Nussaalar Muriel M Amos releases ‘Nunivak Island Genealogy’

Nussaalar Muriel Amos of Mekoryuk recently published her second book, "Nunivak Island Geneology". It is a collection of Nunivak Island ancestral peoples' names and how they are related.

Book shares collection of Cup’ig people’s names, their relationships dating back to early 1800s.
Nussaalar Muriel M Amos wanted to find out the ancestry of the Cup’ig people of Nunivak Island. This objective prompted her to come up with “Nunivak Island Genealogy” (published by Xlibris), a collection of people’s names and their relationships dating back to early 1800s.
Amos gathered the genealogical information on the book from the book “Eskimo Childhood and Interpersonal Relationships” written by Margaret Lantis who took three expeditions to Nunivak Island, the first one dating at the start of World War II, 1939–1940, in which she spent her time getting acquainted and gaining trust with people of Nunivak.
After the war, she visited the island again for four months in the summer and fall of 1946 to gather information on social and economic changes and gathering of autobiographies. The last visit was 1955–1956 to record the genealogies of Nunivak Island.

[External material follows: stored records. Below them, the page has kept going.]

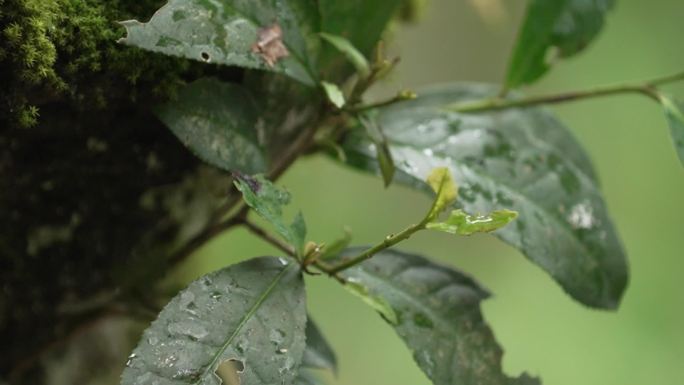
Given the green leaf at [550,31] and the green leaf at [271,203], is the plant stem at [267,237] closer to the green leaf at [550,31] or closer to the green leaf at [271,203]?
the green leaf at [271,203]

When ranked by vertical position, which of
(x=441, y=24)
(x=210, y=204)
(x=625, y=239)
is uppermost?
(x=210, y=204)

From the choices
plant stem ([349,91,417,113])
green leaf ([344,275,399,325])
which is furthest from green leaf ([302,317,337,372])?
plant stem ([349,91,417,113])

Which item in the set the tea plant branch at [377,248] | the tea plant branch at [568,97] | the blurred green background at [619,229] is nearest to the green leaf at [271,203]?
the tea plant branch at [377,248]

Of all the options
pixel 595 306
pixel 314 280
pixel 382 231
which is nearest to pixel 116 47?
pixel 595 306

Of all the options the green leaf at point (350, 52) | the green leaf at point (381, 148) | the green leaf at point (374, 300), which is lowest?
the green leaf at point (374, 300)

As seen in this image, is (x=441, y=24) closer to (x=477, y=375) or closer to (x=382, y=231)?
(x=382, y=231)

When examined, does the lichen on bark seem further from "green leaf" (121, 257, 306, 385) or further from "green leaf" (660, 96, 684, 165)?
"green leaf" (660, 96, 684, 165)
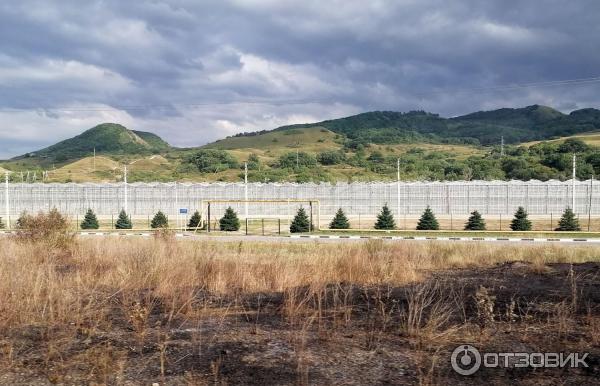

All the Cup’ig names were recorded in Lantis’ phonetic style. In the years between 1994–1995 the discovery of Lantis’ work was an enabler to translate all of Lantis’ Cup’ig writing style names in the key to genealogies to the present style of Cup’ig writing.
Through the publication of this book, readers will learn more about the Cup’ig people’s ancestral family lineage, how they are related to each other and how they should carry on their Cup’ig names.
“Nunivak Island Genealogy” by Nussaalar Muriel M Amos is available at Amazon and Barnes & Noble in hardcover, softcover, or E-Book.
About the Author
Nussaalar Muriel M Amos is a graduate of University of Fairbanks with a bachelor’s degree in education. She has taught elementary education for 33 years for BIA Mekoryuk Day School and for Lower Kuskokwim School District. She and her husband Nakaar Howard Amos published a “Cup’ig Eskimo Dictionary” in 2003, and are instrumental in reviving Cup’ig language and culture in the village of Mekoryuk.